§ Exercise details:
Locate the line bearing "37 Goldmark Cres, Cranebrook NSW" in the material below, then reproduce it and each following line up to and including the line bearing "ULTIMA Interdental +: Tenemos mucho en común".

§ Task data:

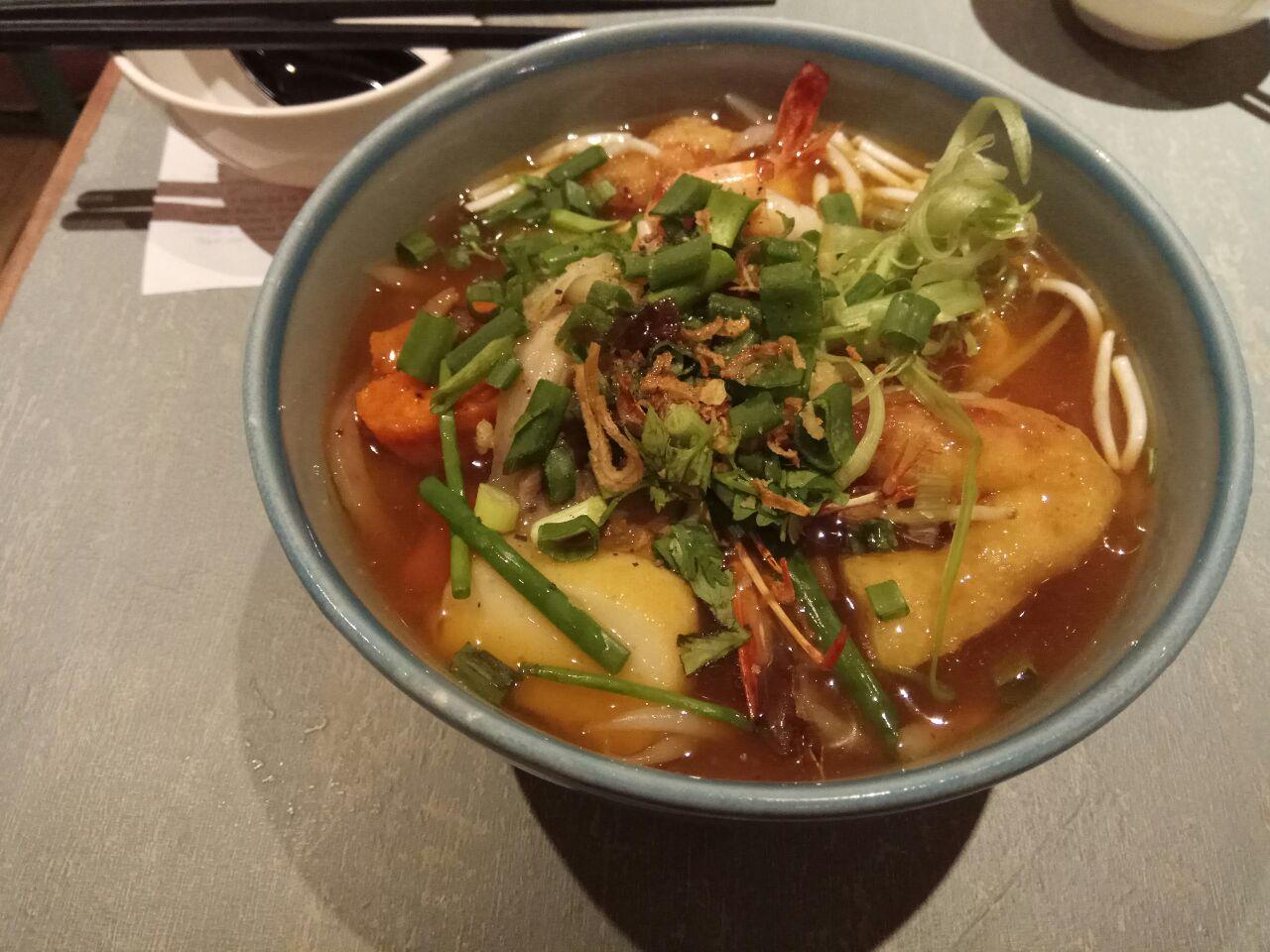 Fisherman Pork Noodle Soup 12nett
* * *
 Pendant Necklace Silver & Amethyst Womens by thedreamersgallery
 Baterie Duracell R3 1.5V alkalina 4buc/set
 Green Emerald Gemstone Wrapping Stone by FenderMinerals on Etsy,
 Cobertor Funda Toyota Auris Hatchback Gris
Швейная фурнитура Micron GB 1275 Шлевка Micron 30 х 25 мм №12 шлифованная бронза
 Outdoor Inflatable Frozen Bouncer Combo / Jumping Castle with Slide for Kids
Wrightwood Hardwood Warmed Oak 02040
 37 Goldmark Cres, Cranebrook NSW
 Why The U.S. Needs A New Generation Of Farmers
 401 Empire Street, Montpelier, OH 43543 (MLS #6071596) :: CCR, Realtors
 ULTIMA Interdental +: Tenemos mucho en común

§ Response below:
 37 Goldmark Cres, Cranebrook NSW
 Why The U.S. Needs A New Generation Of Farmers
 401 Empire Street, Montpelier, OH 43543 (MLS #6071596) :: CCR, Realtors
 ULTIMA Interdental +: Tenemos mucho en común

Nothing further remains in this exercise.